Saved entries

☆ ☆ ☆ ☆ ☆ ☆ ☆

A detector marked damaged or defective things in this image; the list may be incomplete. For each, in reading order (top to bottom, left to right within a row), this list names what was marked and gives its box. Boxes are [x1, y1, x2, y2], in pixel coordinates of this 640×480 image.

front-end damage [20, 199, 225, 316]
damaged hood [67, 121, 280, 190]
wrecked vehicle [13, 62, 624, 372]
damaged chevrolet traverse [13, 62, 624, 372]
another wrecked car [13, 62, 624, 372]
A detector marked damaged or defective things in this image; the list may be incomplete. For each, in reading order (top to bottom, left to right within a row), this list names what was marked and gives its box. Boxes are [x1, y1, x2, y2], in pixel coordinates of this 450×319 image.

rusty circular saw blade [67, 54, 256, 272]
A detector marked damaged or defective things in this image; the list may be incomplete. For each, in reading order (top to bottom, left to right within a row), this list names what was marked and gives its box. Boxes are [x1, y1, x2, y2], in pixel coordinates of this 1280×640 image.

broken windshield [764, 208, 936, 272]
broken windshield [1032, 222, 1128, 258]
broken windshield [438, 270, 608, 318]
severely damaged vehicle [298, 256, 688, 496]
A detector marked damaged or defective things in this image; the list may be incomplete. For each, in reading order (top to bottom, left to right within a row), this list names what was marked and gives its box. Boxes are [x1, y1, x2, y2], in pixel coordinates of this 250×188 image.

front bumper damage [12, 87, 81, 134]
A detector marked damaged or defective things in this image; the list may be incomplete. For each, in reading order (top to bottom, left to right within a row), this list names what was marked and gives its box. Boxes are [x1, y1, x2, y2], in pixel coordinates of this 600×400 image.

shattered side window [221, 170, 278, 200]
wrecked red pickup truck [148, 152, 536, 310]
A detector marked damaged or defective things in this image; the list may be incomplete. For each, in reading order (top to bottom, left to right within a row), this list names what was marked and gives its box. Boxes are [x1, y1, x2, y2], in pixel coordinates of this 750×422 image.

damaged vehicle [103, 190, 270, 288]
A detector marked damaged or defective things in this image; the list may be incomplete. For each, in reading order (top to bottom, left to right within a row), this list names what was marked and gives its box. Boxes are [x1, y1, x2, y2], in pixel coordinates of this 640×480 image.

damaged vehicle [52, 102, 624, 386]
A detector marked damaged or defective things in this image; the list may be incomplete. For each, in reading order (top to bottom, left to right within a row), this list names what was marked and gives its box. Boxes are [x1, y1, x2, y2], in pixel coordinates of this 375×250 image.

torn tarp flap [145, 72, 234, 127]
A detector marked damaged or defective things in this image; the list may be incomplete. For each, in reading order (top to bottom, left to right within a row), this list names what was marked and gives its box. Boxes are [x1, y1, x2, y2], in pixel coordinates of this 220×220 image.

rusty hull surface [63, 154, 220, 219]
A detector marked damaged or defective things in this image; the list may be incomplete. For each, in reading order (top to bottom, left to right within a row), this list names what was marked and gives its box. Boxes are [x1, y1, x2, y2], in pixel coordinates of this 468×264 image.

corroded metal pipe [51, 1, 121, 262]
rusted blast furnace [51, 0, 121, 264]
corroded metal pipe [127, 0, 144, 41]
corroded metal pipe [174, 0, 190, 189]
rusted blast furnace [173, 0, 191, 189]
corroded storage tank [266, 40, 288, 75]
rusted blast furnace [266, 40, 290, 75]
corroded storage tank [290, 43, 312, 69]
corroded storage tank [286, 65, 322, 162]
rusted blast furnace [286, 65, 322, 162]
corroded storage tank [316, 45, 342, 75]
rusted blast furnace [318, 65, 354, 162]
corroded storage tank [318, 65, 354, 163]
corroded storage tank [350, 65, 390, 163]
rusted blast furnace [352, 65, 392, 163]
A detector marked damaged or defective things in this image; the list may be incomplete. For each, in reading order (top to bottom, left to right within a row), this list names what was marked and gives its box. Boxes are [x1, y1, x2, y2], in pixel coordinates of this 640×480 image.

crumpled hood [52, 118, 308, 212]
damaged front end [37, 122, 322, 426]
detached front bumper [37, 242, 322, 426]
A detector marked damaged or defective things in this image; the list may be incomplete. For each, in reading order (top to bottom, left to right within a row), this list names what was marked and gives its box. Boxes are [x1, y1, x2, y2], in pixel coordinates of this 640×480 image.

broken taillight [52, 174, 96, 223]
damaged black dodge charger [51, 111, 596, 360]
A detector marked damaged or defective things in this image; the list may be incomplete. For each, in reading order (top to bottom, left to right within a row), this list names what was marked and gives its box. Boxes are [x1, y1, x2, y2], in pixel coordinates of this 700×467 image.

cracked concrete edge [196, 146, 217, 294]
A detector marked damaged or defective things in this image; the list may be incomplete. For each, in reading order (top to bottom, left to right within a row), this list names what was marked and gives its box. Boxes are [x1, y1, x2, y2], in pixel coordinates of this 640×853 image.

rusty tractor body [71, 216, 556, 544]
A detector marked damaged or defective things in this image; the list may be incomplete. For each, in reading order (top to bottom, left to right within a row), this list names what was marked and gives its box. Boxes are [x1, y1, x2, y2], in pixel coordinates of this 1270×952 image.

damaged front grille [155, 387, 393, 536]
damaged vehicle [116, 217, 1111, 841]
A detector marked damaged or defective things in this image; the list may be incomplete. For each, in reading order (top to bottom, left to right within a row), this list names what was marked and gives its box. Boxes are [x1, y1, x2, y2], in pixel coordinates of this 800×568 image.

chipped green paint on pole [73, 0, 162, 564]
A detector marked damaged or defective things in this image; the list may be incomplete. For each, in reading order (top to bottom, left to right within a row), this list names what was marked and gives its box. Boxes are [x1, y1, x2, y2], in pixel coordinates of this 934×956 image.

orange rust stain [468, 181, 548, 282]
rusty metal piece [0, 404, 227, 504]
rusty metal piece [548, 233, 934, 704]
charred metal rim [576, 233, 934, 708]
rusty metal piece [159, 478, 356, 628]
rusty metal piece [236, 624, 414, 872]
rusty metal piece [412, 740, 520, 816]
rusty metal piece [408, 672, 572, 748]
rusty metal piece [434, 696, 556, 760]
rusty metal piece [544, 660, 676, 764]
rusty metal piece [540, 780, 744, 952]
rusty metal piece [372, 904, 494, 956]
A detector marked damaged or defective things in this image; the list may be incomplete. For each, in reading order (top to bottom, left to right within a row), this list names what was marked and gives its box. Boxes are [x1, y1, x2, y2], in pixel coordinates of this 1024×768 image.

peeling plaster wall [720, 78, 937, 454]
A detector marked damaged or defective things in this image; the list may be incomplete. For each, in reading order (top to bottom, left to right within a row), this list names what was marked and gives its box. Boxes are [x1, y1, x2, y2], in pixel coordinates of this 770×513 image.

☆ ☆ ☆ ☆ ☆ ☆ ☆

EXERCISE DIRECTIONS
Repeat each entry above, keeping every word exact.

TASK SOLUTION
A detector marked damaged or defective things in this image; the list may be incomplete. For each, in reading order (top to bottom, left to right within a row), this list names what was marked and gives its box. Boxes are [x1, y1, x2, y2], in pixel coordinates of this 640×480 image.

front-end damage [20, 199, 225, 316]
damaged hood [67, 121, 280, 190]
wrecked vehicle [13, 62, 624, 372]
damaged chevrolet traverse [13, 62, 624, 372]
another wrecked car [13, 62, 624, 372]
A detector marked damaged or defective things in this image; the list may be incomplete. For each, in reading order (top to bottom, left to right within a row), this list names what was marked and gives its box. Boxes are [x1, y1, x2, y2], in pixel coordinates of this 450×319 image.

rusty circular saw blade [67, 54, 256, 272]
A detector marked damaged or defective things in this image; the list may be incomplete. For each, in reading order (top to bottom, left to right within a row), this list names what was marked and gives its box. Boxes are [x1, y1, x2, y2], in pixel coordinates of this 1280×640 image.

broken windshield [764, 208, 936, 272]
broken windshield [1032, 222, 1128, 258]
broken windshield [438, 270, 608, 318]
severely damaged vehicle [298, 256, 688, 496]
A detector marked damaged or defective things in this image; the list may be incomplete. For each, in reading order (top to bottom, left to right within a row), this list names what was marked and gives its box. Boxes are [x1, y1, x2, y2], in pixel coordinates of this 250×188 image.

front bumper damage [12, 87, 81, 134]
A detector marked damaged or defective things in this image; the list may be incomplete. For each, in reading order (top to bottom, left to right within a row), this list names what was marked and gives its box. Boxes are [x1, y1, x2, y2], in pixel coordinates of this 600×400 image.

shattered side window [221, 170, 278, 200]
wrecked red pickup truck [148, 152, 536, 310]
A detector marked damaged or defective things in this image; the list may be incomplete. For each, in reading order (top to bottom, left to right within a row), this list names what was marked and gives its box. Boxes are [x1, y1, x2, y2], in pixel coordinates of this 750×422 image.

damaged vehicle [103, 190, 270, 288]
A detector marked damaged or defective things in this image; the list may be incomplete. For each, in reading order (top to bottom, left to right within a row), this list names what was marked and gives its box. Boxes are [x1, y1, x2, y2], in pixel coordinates of this 640×480 image.

damaged vehicle [52, 102, 624, 386]
A detector marked damaged or defective things in this image; the list may be incomplete. For each, in reading order (top to bottom, left to right within a row), this list names what was marked and gives its box. Boxes are [x1, y1, x2, y2], in pixel coordinates of this 375×250 image.

torn tarp flap [145, 72, 234, 127]
A detector marked damaged or defective things in this image; the list may be incomplete. For each, in reading order (top to bottom, left to right within a row), this list names what was marked and gives its box. Boxes are [x1, y1, x2, y2], in pixel coordinates of this 220×220 image.

rusty hull surface [63, 154, 220, 219]
A detector marked damaged or defective things in this image; the list may be incomplete. For each, in reading order (top to bottom, left to right within a row), this list names what was marked and gives its box. Boxes are [x1, y1, x2, y2], in pixel coordinates of this 468×264 image.

corroded metal pipe [51, 1, 121, 262]
rusted blast furnace [51, 0, 121, 264]
corroded metal pipe [127, 0, 144, 41]
corroded metal pipe [174, 0, 190, 189]
rusted blast furnace [173, 0, 191, 189]
corroded storage tank [266, 40, 288, 75]
rusted blast furnace [266, 40, 290, 75]
corroded storage tank [290, 43, 312, 69]
corroded storage tank [286, 65, 322, 162]
rusted blast furnace [286, 65, 322, 162]
corroded storage tank [316, 45, 342, 75]
rusted blast furnace [318, 65, 354, 162]
corroded storage tank [318, 65, 354, 163]
corroded storage tank [350, 65, 390, 163]
rusted blast furnace [352, 65, 392, 163]
A detector marked damaged or defective things in this image; the list may be incomplete. For each, in reading order (top to bottom, left to right within a row), this list names what was marked and gives its box. Boxes are [x1, y1, x2, y2], in pixel coordinates of this 640×480 image.

crumpled hood [52, 118, 308, 212]
damaged front end [37, 122, 322, 426]
detached front bumper [37, 242, 322, 426]
A detector marked damaged or defective things in this image; the list may be incomplete. For each, in reading order (top to bottom, left to right within a row), this list names what was marked and gives its box. Boxes are [x1, y1, x2, y2], in pixel coordinates of this 640×480 image.

broken taillight [52, 174, 96, 223]
damaged black dodge charger [51, 111, 596, 360]
A detector marked damaged or defective things in this image; the list may be incomplete. For each, in reading order (top to bottom, left to right within a row), this list names what was marked and gives its box. Boxes are [x1, y1, x2, y2], in pixel coordinates of this 700×467 image.

cracked concrete edge [196, 146, 217, 294]
A detector marked damaged or defective things in this image; the list may be incomplete. For each, in reading order (top to bottom, left to right within a row), this list names what was marked and gives its box. Boxes are [x1, y1, x2, y2], in pixel coordinates of this 640×853 image.

rusty tractor body [71, 216, 556, 544]
A detector marked damaged or defective things in this image; the list may be incomplete. For each, in reading order (top to bottom, left to right within a row), this list names what was marked and gives its box. Boxes are [x1, y1, x2, y2], in pixel coordinates of this 1270×952 image.

damaged front grille [155, 387, 393, 536]
damaged vehicle [116, 217, 1111, 841]
A detector marked damaged or defective things in this image; the list may be incomplete. For each, in reading order (top to bottom, left to right within a row), this list names what was marked and gives its box. Boxes are [x1, y1, x2, y2], in pixel coordinates of this 800×568 image.

chipped green paint on pole [73, 0, 162, 564]
A detector marked damaged or defective things in this image; the list may be incomplete. For each, in reading order (top to bottom, left to right within a row), this list names what was marked and gives its box. Boxes are [x1, y1, x2, y2], in pixel coordinates of this 934×956 image.

orange rust stain [468, 181, 548, 282]
rusty metal piece [0, 404, 227, 504]
rusty metal piece [548, 233, 934, 704]
charred metal rim [576, 233, 934, 708]
rusty metal piece [159, 478, 356, 628]
rusty metal piece [236, 624, 414, 872]
rusty metal piece [412, 740, 520, 816]
rusty metal piece [408, 672, 572, 748]
rusty metal piece [434, 696, 556, 760]
rusty metal piece [544, 660, 676, 764]
rusty metal piece [540, 780, 744, 952]
rusty metal piece [372, 904, 494, 956]
A detector marked damaged or defective things in this image; the list may be incomplete. For each, in reading order (top to bottom, left to right within a row), this list names what was marked and gives its box. Boxes are [x1, y1, x2, y2], in pixel coordinates of this 1024×768 image.

peeling plaster wall [720, 78, 937, 454]
A detector marked damaged or defective things in this image; the list may be incomplete. For each, in reading order (top to bottom, left to right within a row), this list names what was marked and gives its box. Boxes are [x1, y1, x2, y2], in pixel coordinates of this 770×513 image.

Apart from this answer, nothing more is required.